There may be chestnut trees in the background as well. Chestnut was once the most prominent tree in the forests of the East Coast, but they were logged for construction materials and many a colonial barn timbers are made of the fire resistant wood. But the trees that the loggers did not get were finished off by a blight that came to the country in 1904 from Japan.

Chestnur Trees with Loggers Photo couresy of Forest History Society

If this was painted by Francis Quirk, then it had to be painted by imagination; perhaps as a favor for someone or an illustration.

Close up of signature

Without seeing the painting and checking the back for other clues, this brings it down to the signature.

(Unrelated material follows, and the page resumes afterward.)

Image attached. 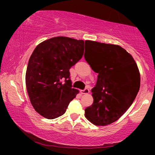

The signature clearly says “T. Quirk”. The signature is executed with some care with emphasis on the vertical lines on the Q and the lower tail of the K.  But when comparing that to the signatures of the known Quirk works, we can see that there are some similarities.  The first letter is canted to the right with the top cross stroke sometimes executed like a T and the lower cross stroke de-emphasized. 

The middle letters in Quirk are similar in execution with a tail on the u and a higher dot on the i. Finally, the finishing K is  given greater emphasis.  Note how the upper right portion of the letter is lengthened in both the lower right signatures. 

The date also adds an element of mystery. It follows the same format of all the works we have seen dated by Quirk with an apostrophe and two digits. The numeral four is formed in the same classic style as that of the top Summer Preacher painting of 1944.  

But the first digit remains an enigma. If it is a 9, then the painting is not by Quirk as he was born in 1907 and died in 1974. On the other hand, if it is a 7, then it could have been painted in the last year of his life. But if it was the 1874 or 1894, then Francis was not yet even born in Pawtucket, Rhode Island.

The 1870’s was a time of healing after the Civil War when people were seeking a more peaceful time. While 19th century's foremost painter Winslow Homer executed some wonderful paintings during the war such as "The Sharpshooter" His painting of innocence such as “Snap the Whip” are perhaps well remembered and a salve for a country violently ripped apart. At this time the country was industrializing and the little red school houses were becoming a thing of the past. The exuberant boys have the bare feet of youth and the suspenders of mature men at labor. Like the nation, they are struggling to stay united.

Snap the Whip by Winslow Homer  Metropolitan Museum of Art

November 15, 2016 update. 

After seeing many of Quirk's paintings in the Maine estate sale, we have come to the conclusion that this painting is not by Francis Quirk. We come to this conclusion based on three reasons.

1. The signature is not typical. We have never seen him sign his work with an initial and the last name. Every other signature spells out his full first name and frequently includes his middle initial. 

2. The signature is T. Quirk. It is unlike Francis to make such a sloppy error of leaving off the middle cross mark of an 'F' particularly in such a carefully executed signature. 

3.The painting style is not in keeping with his oeuvre.  

It is a nice painting, but not by Francis Quirk.